### Provided records
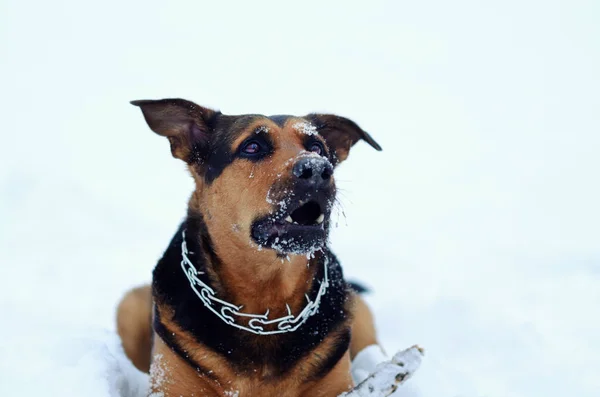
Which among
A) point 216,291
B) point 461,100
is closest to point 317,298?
point 216,291

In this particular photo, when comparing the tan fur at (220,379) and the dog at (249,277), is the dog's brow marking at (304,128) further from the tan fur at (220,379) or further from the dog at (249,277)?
the tan fur at (220,379)

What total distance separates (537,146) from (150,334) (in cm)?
1154

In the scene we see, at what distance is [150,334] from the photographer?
4.85 meters

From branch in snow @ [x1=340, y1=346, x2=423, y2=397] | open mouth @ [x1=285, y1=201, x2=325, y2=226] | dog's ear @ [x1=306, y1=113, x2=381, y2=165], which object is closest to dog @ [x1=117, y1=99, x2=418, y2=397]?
open mouth @ [x1=285, y1=201, x2=325, y2=226]

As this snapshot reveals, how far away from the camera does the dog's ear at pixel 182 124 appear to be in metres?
3.86

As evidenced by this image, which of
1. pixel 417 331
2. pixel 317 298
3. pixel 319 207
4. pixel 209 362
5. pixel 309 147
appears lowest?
pixel 417 331

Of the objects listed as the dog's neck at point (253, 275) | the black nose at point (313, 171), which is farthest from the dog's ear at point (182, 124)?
the black nose at point (313, 171)

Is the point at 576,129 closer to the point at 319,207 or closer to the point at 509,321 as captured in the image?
the point at 509,321

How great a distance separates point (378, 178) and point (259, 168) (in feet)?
34.4

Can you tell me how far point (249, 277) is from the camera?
3594mm

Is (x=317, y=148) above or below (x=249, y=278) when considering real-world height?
above

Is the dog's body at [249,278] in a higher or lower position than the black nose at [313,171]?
lower

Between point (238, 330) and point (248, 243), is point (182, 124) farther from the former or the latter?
point (238, 330)

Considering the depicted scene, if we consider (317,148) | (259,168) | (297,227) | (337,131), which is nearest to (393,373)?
(297,227)
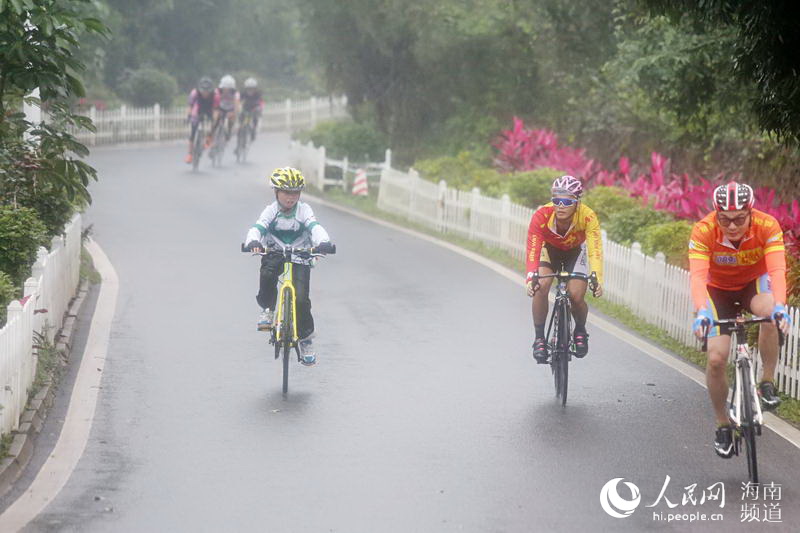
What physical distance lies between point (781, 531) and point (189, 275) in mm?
11741

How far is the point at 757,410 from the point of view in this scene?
→ 8.64 metres

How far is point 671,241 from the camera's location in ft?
52.0

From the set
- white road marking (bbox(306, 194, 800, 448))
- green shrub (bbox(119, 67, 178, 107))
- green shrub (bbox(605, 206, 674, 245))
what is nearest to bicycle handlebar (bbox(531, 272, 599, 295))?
white road marking (bbox(306, 194, 800, 448))

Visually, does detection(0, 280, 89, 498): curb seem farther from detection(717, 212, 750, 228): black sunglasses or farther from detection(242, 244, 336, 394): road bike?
detection(717, 212, 750, 228): black sunglasses

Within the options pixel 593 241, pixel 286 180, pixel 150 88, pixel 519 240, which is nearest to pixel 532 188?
pixel 519 240

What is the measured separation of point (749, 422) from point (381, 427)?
112 inches

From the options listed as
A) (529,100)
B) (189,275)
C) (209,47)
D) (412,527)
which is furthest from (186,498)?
(209,47)

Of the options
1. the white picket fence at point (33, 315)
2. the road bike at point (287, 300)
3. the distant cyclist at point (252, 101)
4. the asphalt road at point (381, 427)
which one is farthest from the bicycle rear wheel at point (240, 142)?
the road bike at point (287, 300)

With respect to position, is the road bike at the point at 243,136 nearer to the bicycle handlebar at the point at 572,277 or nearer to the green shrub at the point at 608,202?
the green shrub at the point at 608,202

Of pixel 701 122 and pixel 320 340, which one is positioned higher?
pixel 701 122

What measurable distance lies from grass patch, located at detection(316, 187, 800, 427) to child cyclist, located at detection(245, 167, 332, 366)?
383cm

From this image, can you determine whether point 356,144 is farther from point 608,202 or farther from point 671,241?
point 671,241

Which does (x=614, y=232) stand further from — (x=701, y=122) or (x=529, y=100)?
(x=529, y=100)

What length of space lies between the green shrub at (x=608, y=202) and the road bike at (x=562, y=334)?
824cm
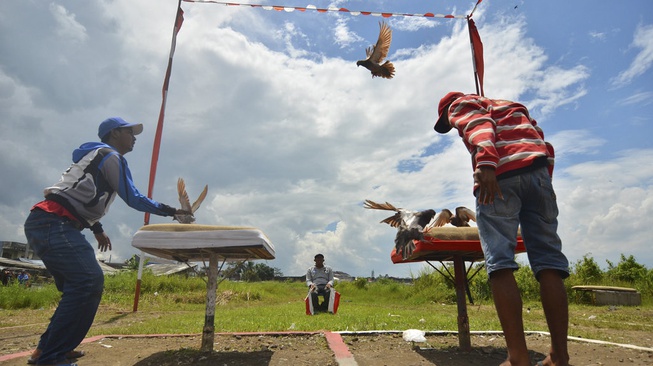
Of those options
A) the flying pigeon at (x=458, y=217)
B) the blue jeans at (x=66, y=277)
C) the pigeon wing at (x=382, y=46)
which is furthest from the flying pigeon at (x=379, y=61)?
the blue jeans at (x=66, y=277)

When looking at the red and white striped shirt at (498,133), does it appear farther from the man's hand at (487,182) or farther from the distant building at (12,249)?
the distant building at (12,249)

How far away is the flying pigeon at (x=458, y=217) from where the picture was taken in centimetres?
387

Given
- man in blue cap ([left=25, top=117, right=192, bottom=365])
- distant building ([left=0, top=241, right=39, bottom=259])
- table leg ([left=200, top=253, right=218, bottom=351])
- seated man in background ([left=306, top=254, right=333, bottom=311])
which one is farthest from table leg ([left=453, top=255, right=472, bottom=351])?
distant building ([left=0, top=241, right=39, bottom=259])

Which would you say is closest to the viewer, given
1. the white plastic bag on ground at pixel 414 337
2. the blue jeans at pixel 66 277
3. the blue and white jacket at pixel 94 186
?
the blue jeans at pixel 66 277

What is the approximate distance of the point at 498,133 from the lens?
2578mm

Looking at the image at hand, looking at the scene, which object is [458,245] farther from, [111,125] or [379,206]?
[111,125]

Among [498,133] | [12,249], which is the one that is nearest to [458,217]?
[498,133]

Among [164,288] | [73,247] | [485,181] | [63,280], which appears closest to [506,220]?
[485,181]

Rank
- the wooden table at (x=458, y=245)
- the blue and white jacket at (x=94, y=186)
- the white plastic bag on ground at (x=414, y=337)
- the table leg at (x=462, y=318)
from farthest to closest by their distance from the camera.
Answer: the white plastic bag on ground at (x=414, y=337) < the table leg at (x=462, y=318) < the wooden table at (x=458, y=245) < the blue and white jacket at (x=94, y=186)

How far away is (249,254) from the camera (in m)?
3.97

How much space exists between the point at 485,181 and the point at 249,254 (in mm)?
2425

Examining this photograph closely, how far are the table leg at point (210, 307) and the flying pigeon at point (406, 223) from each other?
146 cm

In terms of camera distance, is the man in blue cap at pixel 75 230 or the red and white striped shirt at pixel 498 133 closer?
the red and white striped shirt at pixel 498 133

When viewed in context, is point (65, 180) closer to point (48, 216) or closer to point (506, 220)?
point (48, 216)
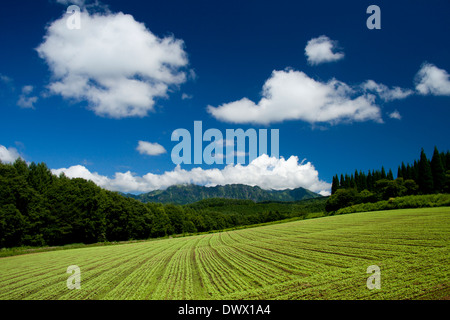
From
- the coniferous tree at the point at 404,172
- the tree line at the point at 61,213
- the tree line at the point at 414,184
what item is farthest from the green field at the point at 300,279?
the coniferous tree at the point at 404,172

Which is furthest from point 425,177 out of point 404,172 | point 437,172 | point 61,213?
point 61,213

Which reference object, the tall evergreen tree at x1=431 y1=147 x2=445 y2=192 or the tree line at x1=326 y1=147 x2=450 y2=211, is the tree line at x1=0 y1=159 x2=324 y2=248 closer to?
the tree line at x1=326 y1=147 x2=450 y2=211

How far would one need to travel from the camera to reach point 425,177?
92.2 m

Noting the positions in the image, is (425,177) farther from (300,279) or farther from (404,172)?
(300,279)

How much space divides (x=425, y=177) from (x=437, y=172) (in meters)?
4.19

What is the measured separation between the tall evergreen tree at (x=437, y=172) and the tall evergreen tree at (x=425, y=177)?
169cm

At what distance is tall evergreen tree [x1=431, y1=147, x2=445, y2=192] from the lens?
89188mm

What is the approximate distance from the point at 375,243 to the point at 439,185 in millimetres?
98097

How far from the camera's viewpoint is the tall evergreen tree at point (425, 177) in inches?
3588

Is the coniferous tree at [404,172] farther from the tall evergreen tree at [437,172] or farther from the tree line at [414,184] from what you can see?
the tall evergreen tree at [437,172]

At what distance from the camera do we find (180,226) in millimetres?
116688

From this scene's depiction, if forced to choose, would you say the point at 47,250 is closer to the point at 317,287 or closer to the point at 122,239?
the point at 122,239

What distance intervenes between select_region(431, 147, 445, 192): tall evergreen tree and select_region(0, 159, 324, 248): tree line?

### Brief
Restate the whole listing above exactly, please, omitting every image.

### Final result
Which among
A) point 216,291
B) point 461,100
is closest to point 317,298?
point 216,291

In this particular photo, when comparing the tan fur at (220,379) and the dog at (249,277), is the dog's brow marking at (304,128) further from the tan fur at (220,379) or further from the dog at (249,277)?
the tan fur at (220,379)

What total distance separates (537,146) from (150,334) (in cm)?
1154

In the scene we see, at what distance is [150,334] from the photographer?
4.85 meters

From branch in snow @ [x1=340, y1=346, x2=423, y2=397] | open mouth @ [x1=285, y1=201, x2=325, y2=226] | dog's ear @ [x1=306, y1=113, x2=381, y2=165], which object is closest to dog @ [x1=117, y1=99, x2=418, y2=397]?
open mouth @ [x1=285, y1=201, x2=325, y2=226]

As this snapshot reveals, how far away from the camera does the dog's ear at pixel 182 124 appear to be in metres?
3.86

As evidenced by this image, which of
1. pixel 417 331
2. pixel 317 298
3. pixel 319 207
4. pixel 209 362
5. pixel 309 147
appears lowest?
pixel 417 331

Of the objects listed as the dog's neck at point (253, 275) | the black nose at point (313, 171), which is farthest from the dog's ear at point (182, 124)?
the black nose at point (313, 171)

Is the point at 576,129 closer to the point at 319,207 or closer to the point at 509,321 as captured in the image?
the point at 509,321

How great a distance separates point (378, 178) and point (259, 168) (in feet)?
34.4

Can you tell me how far point (249, 277) is from the camera?
3594mm

Is (x=317, y=148) above or below (x=249, y=278) when considering real-world height?
above

Is the dog's body at [249,278] in a higher or lower position than the black nose at [313,171]?
lower

Between point (238, 330) and point (248, 243), is point (182, 124) farther from the former or the latter?
point (238, 330)

Considering the depicted scene, if we consider (317,148) | (259,168) | (297,227) | (337,131), which is nearest to (393,373)?
(297,227)
What physical distance lies between point (781, 531) and point (189, 275) in mm?
11741

How far is the point at 757,410 from the point of view in this scene?
→ 8.64 metres

How far is point 671,241 from the camera's location in ft?
52.0

From the set
- white road marking (bbox(306, 194, 800, 448))
- green shrub (bbox(119, 67, 178, 107))
- green shrub (bbox(605, 206, 674, 245))
what is nearest to bicycle handlebar (bbox(531, 272, 599, 295))?
white road marking (bbox(306, 194, 800, 448))

Visually, does detection(0, 280, 89, 498): curb seem farther from detection(717, 212, 750, 228): black sunglasses or farther from detection(242, 244, 336, 394): road bike?
detection(717, 212, 750, 228): black sunglasses

Within the options pixel 593 241, pixel 286 180, pixel 150 88, pixel 519 240, which is nearest to pixel 532 188?
pixel 519 240

What is the measured separation of point (749, 422) from point (381, 427)?
112 inches

From the options listed as
A) (529,100)
B) (189,275)
C) (209,47)
D) (412,527)
which is furthest from (186,498)?
(209,47)

Of the options
1. the white picket fence at point (33, 315)
2. the road bike at point (287, 300)
3. the distant cyclist at point (252, 101)
4. the asphalt road at point (381, 427)
which one is farthest from the bicycle rear wheel at point (240, 142)?
the road bike at point (287, 300)

With respect to position, is the road bike at the point at 243,136 nearer to the bicycle handlebar at the point at 572,277 or nearer to the green shrub at the point at 608,202?
the green shrub at the point at 608,202

Of pixel 701 122 and pixel 320 340, which one is positioned higher?
pixel 701 122

What measurable distance lies from grass patch, located at detection(316, 187, 800, 427) to child cyclist, located at detection(245, 167, 332, 366)?
383cm

From this image, can you determine whether point 356,144 is farther from point 608,202 or farther from point 671,241?
point 671,241

Which does (x=614, y=232) stand further from — (x=701, y=122) or (x=529, y=100)?
(x=529, y=100)

What length of space lies between the green shrub at (x=608, y=202) and the road bike at (x=562, y=334)?
824cm
Of those options
A) the flying pigeon at (x=458, y=217)
B) the blue jeans at (x=66, y=277)
C) the pigeon wing at (x=382, y=46)
which is furthest from the flying pigeon at (x=379, y=61)?
the blue jeans at (x=66, y=277)

When looking at the red and white striped shirt at (498,133), does it appear farther from the man's hand at (487,182) or farther from the distant building at (12,249)?
the distant building at (12,249)

How far away is the flying pigeon at (x=458, y=217) from where the picture was taken in centimetres?
387

Given
- man in blue cap ([left=25, top=117, right=192, bottom=365])
- distant building ([left=0, top=241, right=39, bottom=259])
- table leg ([left=200, top=253, right=218, bottom=351])
- seated man in background ([left=306, top=254, right=333, bottom=311])
which one is farthest from table leg ([left=453, top=255, right=472, bottom=351])?
distant building ([left=0, top=241, right=39, bottom=259])

Which would you say is closest to the viewer, given
1. the white plastic bag on ground at pixel 414 337
2. the blue jeans at pixel 66 277
3. the blue and white jacket at pixel 94 186
?
the blue jeans at pixel 66 277

What is the approximate distance of the point at 498,133 from the lens?
2578mm

Looking at the image at hand, looking at the scene, which object is [458,245] farther from, [111,125] or [379,206]?
[111,125]

Among [498,133] | [12,249], which is the one that is nearest to [458,217]?
[498,133]

Among [164,288] | [73,247] | [485,181] | [63,280], which appears closest to [506,220]?
[485,181]

Rank
- the wooden table at (x=458, y=245)
- the blue and white jacket at (x=94, y=186)
- the white plastic bag on ground at (x=414, y=337)
- the table leg at (x=462, y=318)
from farthest to closest by their distance from the camera.
Answer: the white plastic bag on ground at (x=414, y=337) < the table leg at (x=462, y=318) < the wooden table at (x=458, y=245) < the blue and white jacket at (x=94, y=186)

How far away is (249,254) from the camera (in m)?
3.97

How much space exists between the point at 485,181 and the point at 249,254 (in mm)?
2425

Examining this photograph closely, how far are the table leg at point (210, 307) and the flying pigeon at point (406, 223) from each other?
146 cm

In terms of camera distance, is the man in blue cap at pixel 75 230 or the red and white striped shirt at pixel 498 133 closer?
the red and white striped shirt at pixel 498 133

When viewed in context, is point (65, 180) closer to point (48, 216) or closer to point (506, 220)?
point (48, 216)
From
- the coniferous tree at the point at 404,172
- the tree line at the point at 61,213
- the tree line at the point at 414,184
what item is farthest from the green field at the point at 300,279?
the coniferous tree at the point at 404,172

Which is furthest from point 425,177 out of point 404,172 | point 437,172 | point 61,213?
point 61,213

Which reference object, the tall evergreen tree at x1=431 y1=147 x2=445 y2=192 or the tree line at x1=326 y1=147 x2=450 y2=211, is the tree line at x1=0 y1=159 x2=324 y2=248 closer to?
the tree line at x1=326 y1=147 x2=450 y2=211

How far would one need to travel from the camera to reach point 425,177?
92.2 m

Noting the positions in the image, is (425,177) farther from (300,279) or farther from (404,172)?
(300,279)

How much space divides (x=425, y=177) from (x=437, y=172) (in meters)?
4.19

What is the measured separation between the tall evergreen tree at (x=437, y=172) and the tall evergreen tree at (x=425, y=177)?
169cm

At what distance is tall evergreen tree [x1=431, y1=147, x2=445, y2=192] from the lens?
89188mm

What is the approximate distance from the point at 375,243 to the point at 439,185 in millimetres?
98097

How far from the camera's viewpoint is the tall evergreen tree at point (425, 177) in inches?
3588

Is the coniferous tree at [404,172] farther from the tall evergreen tree at [437,172] or farther from the tree line at [414,184] from what you can see?
the tall evergreen tree at [437,172]

At what distance from the camera do we find (180,226) in millimetres?
116688

From this scene's depiction, if forced to choose, would you say the point at 47,250 is closer to the point at 317,287 or closer to the point at 122,239?
the point at 122,239

What distance intervenes between select_region(431, 147, 445, 192): tall evergreen tree and select_region(0, 159, 324, 248): tree line?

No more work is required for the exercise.